Reproduce the data below verbatim from the line containing "Based on what is" through its final line, and produce nothing more.

#####

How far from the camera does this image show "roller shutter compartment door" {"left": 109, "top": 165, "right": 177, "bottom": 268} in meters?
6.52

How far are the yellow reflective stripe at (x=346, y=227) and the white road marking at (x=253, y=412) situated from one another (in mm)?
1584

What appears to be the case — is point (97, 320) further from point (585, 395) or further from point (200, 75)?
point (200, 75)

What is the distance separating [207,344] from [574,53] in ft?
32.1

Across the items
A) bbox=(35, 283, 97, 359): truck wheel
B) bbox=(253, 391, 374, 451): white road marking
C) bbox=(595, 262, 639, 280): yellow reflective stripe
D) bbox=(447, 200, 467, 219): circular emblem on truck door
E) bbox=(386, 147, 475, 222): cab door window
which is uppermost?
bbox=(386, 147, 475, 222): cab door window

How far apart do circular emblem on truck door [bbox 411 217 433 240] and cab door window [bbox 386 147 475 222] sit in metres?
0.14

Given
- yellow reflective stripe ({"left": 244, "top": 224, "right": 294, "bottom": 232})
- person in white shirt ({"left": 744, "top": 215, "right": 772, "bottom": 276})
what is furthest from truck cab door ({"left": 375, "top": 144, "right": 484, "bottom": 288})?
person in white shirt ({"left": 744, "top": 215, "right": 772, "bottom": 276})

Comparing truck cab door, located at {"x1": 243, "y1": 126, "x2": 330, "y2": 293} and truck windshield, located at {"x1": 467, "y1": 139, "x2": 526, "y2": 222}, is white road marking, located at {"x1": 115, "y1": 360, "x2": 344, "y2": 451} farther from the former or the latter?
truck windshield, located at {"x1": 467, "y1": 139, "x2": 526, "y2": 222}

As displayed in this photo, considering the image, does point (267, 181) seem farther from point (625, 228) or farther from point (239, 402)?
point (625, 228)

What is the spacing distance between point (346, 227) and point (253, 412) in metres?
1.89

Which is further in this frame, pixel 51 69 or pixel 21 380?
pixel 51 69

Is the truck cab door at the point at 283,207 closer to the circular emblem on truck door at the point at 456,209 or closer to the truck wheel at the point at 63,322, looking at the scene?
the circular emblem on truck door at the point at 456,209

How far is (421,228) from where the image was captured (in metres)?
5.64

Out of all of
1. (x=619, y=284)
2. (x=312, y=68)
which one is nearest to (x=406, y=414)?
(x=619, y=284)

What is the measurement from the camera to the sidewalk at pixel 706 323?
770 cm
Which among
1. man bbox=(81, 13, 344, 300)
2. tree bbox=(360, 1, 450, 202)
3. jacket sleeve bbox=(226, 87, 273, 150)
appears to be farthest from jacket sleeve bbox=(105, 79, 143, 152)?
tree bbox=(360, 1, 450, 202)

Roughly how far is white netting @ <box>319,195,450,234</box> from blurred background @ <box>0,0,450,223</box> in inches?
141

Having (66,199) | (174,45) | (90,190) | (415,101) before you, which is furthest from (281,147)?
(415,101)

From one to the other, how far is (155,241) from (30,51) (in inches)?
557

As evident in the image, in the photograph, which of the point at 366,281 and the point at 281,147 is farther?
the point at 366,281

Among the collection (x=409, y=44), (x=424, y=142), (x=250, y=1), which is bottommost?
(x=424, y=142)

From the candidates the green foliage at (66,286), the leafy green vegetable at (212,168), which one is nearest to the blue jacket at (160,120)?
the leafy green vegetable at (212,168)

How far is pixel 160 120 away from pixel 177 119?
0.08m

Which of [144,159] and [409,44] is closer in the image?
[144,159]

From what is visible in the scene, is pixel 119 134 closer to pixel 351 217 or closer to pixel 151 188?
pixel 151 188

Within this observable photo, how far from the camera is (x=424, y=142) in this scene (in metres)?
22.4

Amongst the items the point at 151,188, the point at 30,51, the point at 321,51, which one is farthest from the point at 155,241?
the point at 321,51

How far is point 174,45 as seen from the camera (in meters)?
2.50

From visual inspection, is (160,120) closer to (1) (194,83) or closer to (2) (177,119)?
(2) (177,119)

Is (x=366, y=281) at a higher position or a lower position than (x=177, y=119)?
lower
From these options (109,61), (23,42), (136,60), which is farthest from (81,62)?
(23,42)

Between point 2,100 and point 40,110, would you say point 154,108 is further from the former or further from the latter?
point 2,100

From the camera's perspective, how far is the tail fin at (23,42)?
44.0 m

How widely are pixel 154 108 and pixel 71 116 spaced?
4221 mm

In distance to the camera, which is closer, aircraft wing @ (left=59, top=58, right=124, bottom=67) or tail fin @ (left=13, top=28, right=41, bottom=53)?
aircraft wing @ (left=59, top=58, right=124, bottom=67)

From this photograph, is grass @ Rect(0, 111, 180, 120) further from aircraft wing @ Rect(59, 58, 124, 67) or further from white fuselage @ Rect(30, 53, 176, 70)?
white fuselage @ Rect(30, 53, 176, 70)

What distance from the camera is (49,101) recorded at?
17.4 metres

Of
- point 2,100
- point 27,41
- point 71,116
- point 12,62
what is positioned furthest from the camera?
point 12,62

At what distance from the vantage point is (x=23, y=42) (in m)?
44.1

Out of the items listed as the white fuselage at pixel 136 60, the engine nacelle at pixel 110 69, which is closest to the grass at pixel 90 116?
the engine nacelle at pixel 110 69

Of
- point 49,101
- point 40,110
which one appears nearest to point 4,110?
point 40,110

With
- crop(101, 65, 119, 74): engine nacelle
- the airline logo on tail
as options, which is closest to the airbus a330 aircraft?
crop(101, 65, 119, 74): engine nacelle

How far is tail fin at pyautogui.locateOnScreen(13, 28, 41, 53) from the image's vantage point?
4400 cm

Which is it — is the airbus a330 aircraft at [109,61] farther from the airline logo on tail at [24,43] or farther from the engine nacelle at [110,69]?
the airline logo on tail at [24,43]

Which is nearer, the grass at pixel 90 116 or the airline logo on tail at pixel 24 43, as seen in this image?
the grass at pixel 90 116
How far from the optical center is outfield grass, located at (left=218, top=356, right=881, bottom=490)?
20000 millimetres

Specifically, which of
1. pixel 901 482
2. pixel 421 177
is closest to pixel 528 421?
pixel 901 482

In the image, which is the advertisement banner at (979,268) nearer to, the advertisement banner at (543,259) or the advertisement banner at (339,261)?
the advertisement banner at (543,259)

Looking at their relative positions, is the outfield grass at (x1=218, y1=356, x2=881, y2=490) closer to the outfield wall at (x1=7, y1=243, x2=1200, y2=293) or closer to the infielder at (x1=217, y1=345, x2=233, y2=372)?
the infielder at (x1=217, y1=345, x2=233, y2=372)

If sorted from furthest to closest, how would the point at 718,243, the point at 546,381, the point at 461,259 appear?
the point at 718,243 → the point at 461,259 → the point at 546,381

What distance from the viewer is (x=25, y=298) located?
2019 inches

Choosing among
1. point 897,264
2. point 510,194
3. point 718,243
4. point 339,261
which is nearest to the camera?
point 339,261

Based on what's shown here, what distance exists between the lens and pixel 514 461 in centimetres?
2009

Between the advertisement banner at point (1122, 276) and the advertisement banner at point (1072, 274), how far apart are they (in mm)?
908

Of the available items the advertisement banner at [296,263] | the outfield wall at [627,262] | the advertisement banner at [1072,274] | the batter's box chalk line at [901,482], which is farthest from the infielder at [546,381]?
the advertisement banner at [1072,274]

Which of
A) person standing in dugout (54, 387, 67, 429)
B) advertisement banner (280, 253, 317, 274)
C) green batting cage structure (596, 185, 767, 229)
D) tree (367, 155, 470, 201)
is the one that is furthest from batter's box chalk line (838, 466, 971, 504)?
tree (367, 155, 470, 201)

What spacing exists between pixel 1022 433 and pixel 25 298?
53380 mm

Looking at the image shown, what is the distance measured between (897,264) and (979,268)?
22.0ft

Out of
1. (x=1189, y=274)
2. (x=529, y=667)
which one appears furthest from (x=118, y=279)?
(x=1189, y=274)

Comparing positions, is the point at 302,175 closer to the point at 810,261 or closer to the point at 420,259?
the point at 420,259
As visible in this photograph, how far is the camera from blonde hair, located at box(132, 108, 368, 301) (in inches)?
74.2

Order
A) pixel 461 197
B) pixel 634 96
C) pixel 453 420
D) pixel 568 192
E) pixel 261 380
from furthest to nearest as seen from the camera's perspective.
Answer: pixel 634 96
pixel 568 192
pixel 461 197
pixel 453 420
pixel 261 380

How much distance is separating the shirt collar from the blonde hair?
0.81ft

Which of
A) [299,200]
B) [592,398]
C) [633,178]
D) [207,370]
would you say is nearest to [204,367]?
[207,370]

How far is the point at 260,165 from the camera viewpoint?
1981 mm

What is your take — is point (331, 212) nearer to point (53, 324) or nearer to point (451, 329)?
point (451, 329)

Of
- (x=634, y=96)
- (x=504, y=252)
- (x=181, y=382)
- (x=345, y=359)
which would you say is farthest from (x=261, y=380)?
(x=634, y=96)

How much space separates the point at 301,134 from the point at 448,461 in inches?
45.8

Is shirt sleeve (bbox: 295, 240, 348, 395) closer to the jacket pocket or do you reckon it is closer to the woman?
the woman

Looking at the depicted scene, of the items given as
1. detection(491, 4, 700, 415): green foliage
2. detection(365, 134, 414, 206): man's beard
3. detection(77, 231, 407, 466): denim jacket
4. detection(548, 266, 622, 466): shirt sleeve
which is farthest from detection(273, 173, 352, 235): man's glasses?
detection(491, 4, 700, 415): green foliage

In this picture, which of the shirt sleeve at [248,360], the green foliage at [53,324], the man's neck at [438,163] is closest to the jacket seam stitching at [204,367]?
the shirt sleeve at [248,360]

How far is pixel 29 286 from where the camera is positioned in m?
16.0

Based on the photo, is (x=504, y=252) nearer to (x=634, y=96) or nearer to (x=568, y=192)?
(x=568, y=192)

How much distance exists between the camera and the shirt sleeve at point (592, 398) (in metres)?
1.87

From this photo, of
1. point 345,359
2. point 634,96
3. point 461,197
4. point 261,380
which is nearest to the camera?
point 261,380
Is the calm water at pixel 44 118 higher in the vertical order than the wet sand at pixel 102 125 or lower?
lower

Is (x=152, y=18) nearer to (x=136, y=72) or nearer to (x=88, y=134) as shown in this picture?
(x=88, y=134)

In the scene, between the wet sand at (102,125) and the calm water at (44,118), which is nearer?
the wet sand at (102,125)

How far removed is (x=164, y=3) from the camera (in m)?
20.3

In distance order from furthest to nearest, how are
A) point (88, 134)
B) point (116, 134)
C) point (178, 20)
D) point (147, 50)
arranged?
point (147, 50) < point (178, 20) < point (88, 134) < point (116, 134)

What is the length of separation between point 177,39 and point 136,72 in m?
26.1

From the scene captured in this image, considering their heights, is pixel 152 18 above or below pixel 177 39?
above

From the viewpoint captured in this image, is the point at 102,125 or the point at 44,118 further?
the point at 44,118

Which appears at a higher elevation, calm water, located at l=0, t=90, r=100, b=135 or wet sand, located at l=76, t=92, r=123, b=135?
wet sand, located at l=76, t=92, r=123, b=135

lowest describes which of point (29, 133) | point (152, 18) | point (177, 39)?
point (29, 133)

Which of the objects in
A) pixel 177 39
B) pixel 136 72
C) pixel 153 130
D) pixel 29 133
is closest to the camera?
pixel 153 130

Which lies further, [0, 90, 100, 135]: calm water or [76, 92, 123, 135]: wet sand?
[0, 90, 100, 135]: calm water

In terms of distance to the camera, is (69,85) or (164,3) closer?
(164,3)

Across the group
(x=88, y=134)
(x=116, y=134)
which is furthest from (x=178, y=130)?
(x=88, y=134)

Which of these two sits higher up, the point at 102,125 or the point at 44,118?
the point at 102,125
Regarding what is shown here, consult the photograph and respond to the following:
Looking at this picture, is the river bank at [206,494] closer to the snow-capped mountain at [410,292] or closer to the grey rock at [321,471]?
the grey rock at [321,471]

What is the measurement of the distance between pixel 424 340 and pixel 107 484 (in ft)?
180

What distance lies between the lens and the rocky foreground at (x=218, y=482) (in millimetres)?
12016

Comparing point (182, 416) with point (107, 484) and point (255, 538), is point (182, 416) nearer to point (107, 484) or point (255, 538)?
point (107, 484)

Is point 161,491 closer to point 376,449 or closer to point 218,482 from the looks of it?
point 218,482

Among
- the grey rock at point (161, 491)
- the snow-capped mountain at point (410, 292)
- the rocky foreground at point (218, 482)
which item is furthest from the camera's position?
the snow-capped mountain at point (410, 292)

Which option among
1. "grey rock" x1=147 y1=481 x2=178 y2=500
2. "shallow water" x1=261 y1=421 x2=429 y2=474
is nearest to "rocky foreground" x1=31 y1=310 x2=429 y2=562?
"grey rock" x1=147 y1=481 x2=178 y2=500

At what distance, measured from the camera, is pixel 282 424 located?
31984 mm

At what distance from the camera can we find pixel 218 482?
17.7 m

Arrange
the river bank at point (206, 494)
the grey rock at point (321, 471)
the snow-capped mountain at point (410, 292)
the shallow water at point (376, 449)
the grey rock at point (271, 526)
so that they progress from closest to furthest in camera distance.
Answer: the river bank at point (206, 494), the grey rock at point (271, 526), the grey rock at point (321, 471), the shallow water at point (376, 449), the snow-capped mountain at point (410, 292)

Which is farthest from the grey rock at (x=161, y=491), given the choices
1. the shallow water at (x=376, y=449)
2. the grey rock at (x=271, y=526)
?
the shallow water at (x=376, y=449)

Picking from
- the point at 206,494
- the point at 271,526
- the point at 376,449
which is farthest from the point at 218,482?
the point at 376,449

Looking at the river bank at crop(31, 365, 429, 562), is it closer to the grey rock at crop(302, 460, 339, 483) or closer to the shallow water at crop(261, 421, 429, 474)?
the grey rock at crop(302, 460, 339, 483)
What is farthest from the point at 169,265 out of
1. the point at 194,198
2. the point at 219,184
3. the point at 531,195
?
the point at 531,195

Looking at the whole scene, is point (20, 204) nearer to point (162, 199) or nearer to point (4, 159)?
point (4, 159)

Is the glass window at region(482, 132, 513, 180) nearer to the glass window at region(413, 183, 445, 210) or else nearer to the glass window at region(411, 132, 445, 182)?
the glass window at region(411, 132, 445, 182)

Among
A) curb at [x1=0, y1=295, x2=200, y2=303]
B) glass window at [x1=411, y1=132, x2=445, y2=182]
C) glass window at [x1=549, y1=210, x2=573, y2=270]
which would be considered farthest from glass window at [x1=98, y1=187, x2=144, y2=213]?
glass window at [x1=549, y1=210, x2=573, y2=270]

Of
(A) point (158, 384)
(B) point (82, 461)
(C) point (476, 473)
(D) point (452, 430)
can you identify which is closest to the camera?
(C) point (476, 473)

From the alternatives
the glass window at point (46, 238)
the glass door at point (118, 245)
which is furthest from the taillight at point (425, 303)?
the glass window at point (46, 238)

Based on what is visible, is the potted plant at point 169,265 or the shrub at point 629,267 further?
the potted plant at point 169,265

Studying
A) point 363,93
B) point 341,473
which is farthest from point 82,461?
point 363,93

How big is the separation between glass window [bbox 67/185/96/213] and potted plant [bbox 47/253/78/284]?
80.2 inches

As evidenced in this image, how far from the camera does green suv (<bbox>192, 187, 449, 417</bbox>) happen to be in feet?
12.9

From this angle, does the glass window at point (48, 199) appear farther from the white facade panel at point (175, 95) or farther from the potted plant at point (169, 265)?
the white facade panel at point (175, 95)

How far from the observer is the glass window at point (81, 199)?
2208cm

#####

» **The solution**:
Based on what is visible, is the potted plant at point 169,265 or the shrub at point 629,267 further?
the potted plant at point 169,265

Studying
A) point 363,93
B) point 341,473
which is farthest from point 82,461?
point 363,93

How big is the separation between glass window [bbox 67/185/96/213] and potted plant [bbox 47/253/78/284]?
80.2 inches

As evidenced in this image, how far from the camera does green suv (<bbox>192, 187, 449, 417</bbox>) happen to be in feet?
12.9

From this angle, does the glass window at point (48, 199) appear farther from the white facade panel at point (175, 95) or farther from the potted plant at point (169, 265)?
the white facade panel at point (175, 95)

How far from the observer is the glass window at point (81, 199)?
2208cm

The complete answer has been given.